Sex Work Does Not Equal Sexual Exploitation

  • It is important to recognize that sexual exploitation can occur in sex work, as in many jobs where workers are denied full human rights protections.
  • Sexual exploitation occurs when individuals who engage in sex work do so because they lack other options—usually as a result of poverty. Exploitation is best combated by expanding economic opportunities and protecting human rights.

Sex Work Does Not Equal Trafficking

  • Trafficking people for purposes of forced labor into any sector—agriculture, manufacturing, domestic service and the sex industry—is a violation of human rights. But trafficking is not the same as prostitution. Those who seek to abolish prostitution and conflate it with trafficking negate sex workers’ ability to make autonomous decisions.
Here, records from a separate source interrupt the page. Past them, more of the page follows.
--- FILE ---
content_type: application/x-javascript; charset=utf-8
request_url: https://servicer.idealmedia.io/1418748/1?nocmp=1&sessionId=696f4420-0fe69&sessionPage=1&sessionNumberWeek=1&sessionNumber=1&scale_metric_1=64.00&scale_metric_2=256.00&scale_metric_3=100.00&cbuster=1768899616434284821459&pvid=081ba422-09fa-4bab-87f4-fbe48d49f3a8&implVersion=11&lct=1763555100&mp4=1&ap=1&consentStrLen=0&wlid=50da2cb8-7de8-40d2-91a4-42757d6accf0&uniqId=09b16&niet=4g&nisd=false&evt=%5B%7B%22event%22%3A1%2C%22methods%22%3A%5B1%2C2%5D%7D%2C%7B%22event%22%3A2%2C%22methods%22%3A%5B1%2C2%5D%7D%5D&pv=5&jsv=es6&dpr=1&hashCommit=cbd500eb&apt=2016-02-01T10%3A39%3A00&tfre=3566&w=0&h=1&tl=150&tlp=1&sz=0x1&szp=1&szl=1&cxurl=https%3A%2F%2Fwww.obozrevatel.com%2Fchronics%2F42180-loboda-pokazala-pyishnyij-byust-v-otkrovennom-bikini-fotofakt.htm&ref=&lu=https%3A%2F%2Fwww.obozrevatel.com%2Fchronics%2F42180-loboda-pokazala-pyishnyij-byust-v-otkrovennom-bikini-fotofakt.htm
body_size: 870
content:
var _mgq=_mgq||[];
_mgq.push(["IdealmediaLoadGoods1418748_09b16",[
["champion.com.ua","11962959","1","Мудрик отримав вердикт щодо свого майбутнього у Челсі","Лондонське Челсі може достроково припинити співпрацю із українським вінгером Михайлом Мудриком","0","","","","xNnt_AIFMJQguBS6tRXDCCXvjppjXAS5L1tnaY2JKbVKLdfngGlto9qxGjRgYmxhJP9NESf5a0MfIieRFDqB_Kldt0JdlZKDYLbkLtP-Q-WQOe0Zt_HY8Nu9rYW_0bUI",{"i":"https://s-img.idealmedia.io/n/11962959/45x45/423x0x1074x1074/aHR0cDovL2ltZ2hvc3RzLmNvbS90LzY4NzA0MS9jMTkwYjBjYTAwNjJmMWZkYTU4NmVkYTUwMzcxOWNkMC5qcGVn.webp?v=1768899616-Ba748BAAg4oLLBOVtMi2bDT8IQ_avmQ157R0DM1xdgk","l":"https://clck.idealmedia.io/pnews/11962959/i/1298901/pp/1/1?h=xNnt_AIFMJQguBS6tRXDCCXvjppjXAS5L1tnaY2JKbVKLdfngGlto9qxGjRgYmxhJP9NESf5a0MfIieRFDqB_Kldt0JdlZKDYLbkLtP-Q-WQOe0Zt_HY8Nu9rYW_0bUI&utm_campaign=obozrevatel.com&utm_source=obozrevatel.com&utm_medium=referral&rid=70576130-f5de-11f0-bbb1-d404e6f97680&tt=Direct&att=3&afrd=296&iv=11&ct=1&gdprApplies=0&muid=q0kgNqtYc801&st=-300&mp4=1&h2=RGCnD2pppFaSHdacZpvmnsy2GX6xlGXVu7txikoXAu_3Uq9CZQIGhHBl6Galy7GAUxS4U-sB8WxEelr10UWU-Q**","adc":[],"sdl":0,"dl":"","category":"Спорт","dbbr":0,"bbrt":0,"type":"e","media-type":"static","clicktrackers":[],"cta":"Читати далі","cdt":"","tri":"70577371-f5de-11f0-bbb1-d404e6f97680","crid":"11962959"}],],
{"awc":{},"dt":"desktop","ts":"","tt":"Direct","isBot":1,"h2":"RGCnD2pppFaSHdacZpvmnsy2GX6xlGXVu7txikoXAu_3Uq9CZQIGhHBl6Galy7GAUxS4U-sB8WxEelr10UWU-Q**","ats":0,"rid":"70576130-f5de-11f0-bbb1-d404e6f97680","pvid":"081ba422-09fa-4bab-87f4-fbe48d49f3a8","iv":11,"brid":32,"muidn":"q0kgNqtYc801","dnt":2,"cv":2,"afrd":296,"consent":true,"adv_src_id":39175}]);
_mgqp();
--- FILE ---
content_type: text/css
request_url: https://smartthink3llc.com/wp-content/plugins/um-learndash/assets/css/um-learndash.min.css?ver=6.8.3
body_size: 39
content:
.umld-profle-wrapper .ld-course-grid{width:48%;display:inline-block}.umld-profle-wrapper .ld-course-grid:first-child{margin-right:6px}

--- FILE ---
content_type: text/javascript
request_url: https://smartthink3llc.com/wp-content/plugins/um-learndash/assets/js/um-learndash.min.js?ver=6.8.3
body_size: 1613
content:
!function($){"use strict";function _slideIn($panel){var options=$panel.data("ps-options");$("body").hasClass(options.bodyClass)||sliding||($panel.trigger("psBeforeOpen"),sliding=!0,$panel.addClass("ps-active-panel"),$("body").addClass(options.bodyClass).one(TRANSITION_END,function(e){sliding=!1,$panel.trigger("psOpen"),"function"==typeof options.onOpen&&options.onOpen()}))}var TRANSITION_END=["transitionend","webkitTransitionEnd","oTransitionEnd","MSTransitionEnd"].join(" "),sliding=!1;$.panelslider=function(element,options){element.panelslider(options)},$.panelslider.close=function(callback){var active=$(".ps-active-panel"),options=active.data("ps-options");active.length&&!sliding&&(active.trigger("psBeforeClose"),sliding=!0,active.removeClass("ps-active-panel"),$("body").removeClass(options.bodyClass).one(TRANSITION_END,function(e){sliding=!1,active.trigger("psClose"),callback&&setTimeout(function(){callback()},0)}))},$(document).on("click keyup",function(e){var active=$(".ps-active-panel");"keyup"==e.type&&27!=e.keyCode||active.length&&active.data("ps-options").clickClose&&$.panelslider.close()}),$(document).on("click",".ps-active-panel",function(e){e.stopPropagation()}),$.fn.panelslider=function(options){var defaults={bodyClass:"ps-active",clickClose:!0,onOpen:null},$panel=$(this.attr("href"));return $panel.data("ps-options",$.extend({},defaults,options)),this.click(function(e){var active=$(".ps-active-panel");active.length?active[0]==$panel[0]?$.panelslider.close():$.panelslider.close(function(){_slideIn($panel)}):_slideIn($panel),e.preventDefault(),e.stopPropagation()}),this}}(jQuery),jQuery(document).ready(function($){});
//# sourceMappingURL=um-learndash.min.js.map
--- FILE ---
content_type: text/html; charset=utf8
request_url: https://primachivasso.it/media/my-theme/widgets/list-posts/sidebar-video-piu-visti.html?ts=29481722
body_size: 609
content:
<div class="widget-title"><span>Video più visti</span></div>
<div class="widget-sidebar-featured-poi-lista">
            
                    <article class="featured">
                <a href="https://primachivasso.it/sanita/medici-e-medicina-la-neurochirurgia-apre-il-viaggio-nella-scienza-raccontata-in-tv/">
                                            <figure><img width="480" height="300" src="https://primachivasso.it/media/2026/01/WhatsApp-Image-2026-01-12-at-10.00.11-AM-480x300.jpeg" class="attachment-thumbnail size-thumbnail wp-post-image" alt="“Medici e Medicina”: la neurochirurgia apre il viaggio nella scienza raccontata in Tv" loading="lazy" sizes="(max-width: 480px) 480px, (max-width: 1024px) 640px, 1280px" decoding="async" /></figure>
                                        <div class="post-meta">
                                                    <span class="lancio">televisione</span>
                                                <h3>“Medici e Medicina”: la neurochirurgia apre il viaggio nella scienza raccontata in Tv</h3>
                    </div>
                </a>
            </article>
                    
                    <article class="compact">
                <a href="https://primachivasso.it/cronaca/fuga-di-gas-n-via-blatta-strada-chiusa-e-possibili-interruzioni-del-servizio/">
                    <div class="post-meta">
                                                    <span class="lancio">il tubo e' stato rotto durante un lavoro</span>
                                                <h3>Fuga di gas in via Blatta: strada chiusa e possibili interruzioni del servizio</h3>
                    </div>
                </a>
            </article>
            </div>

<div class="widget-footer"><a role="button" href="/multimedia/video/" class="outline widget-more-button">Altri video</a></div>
Sex Workers Need Rights, Not Rescue

  • Rather than view sex work as inherently harmful to sex workers, we should recognize peoples’ agency to choose sex work as a means to support themselves and their families, and to recognize that sex workers’ rights are human rights.
  • Sex workers would benefit most from a human rights-based approach, which must include participation of sex workers themselves and support for those who want to leave sex work. Governments and other agencies need to respect, protect and fulfill the human rights of sex workers both through efforts to reduce stigma and discrimination and through increased training, education, wages, housing, health care and other income security.